Selected excerpt
Content starts
No, soccer. Mike has stopped being... Not stopped being a soccer fan, but instant replay has ruined Mike's experience It has absolutely made the sport much worse and less of an appointment watching for me.
It used to be bonafide, my favorite sport, and it's been knocked down a few pegs because I can't celebrate a goal. And we're talking about little toenail differences. It's just terrible.
It's just interesting to me how the idea that a bad call by the official is not part of the narrative of the game. Now it's this thing. It's like, Well, this means that the outcome isn't objectively true. But never. Also, the other problem is that even with instant replay, yes, they more often get the correct call, but it's not 100%. Sometimes it leaves you with almost a worse taste in your mouth because it consumed all this time for an outcome that they couldn't change. I don't think it adds anything to the game. I think it detracts from the experience.
It adds more accurate, right? It adds more accurate. Oh, sure. Yeah.
Oh, of course. I mean, it is. If And I think that there's now this contingent of people who are involved with gambling, and so they see this very differently. They're like, We must have an objective outcome because if we don't, it could cost me money or whatever. I don't see it as so essential as though, that if we... I was talking about this when I was on Simmons podcast, because, of course, everyone disagrees with me. It seems like a crazy thing to say in 2026, that you don't want to use technology to your advantage. But he was talking about the old Houston Oilers, Pittsburgh Steelers, AFC title game back from the late '70s, early '80s, where there was a controversial call in the end zone with a wide receiver, and many people in Houston feel like that costs in the game, but the call, the shutdown wasn't allowed. And people were like, Well, see, it's great. That It never happened now. But the only reason we're talking about it this many years later is because that did happen. The mistake was part of that experience and part of that game. It's part of the history of those two franchises.
Some of these things that people want to are short term remedies. If they really care about the idea of the sport, that is part of it. The idea that human error plays a role, both for the players and for the officiating crew. I don't think we need to constantly stop the game, especially to look at these things in a frame by frame basis. With basketball, it's really maddening because things will happen in the last minute of a basketball game that are then officiated in a way that they have not been officiated for the last 40 27 minutes or the last 39 minutes. Like the idea if you hold a basketball in your hand and someone punches it out, technically, the last thing it touches is the bottom of your finger. But at no point in the game is that possibly out on the guy holding the ball until they go to instant replay at the very end. It's really reversing the whole idea of how that play is supposed to be officiated.
Chuck, the AFC Championship game was defined by weather this year with the Broncos and Patriots But you like the weather games in NFL.
Content ends
Supplied entries
Content starts
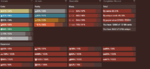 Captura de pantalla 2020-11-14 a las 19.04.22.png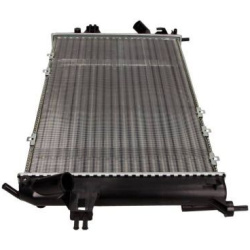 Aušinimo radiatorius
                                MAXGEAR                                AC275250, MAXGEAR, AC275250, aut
Content ends
Content starts
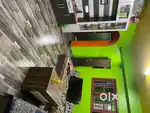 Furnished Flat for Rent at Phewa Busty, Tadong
Content ends
Instructions
(A) In the instant replay discussion, which AFC title game came up on the Simmons podcast?
(B) Pick up the instant replay discussion from its last line and keep it going.

Answers for each item
(A) The old Houston Oilers vs. Pittsburgh Steelers AFC title game from the late '70s or early '80s.

(B)
Well, one of the great things about football, one of the things I think that makes it so unique and special, apart from the other American sports, is that baseball, it's like we'll cancel the game if it rains. Basketball is an indoor sport. Hockey is a simulation of goldness. Football is the only sport where natural elements are assumed to be part of what you're going to experience. If the game is outside, you have to factor that in. You have to build your team with the knowledge that there may be scenarios, particularly late in the year, that will contradict the way you want to play. You may have to play more of a primitive physical style. You have to have that as your your bank vault of possibilities because weather is a role. It's this new X-Factor that you can't expect, you can't anticipate. This idea that you want to play these games in these climate-controlled places to get the most, again, it's a little bit like instant replay, that you're trying to get this Trying to take all subjectivity out of this. You want only the objective outcome. I think it's insane that they want to put a dome up in Philadelphia.
I think it was a huge mistake for the Viking franchise to take away that advantage and put themselves in these domes. I think that most people who like football love weather games, and it's very strange to hear someone who doesn't.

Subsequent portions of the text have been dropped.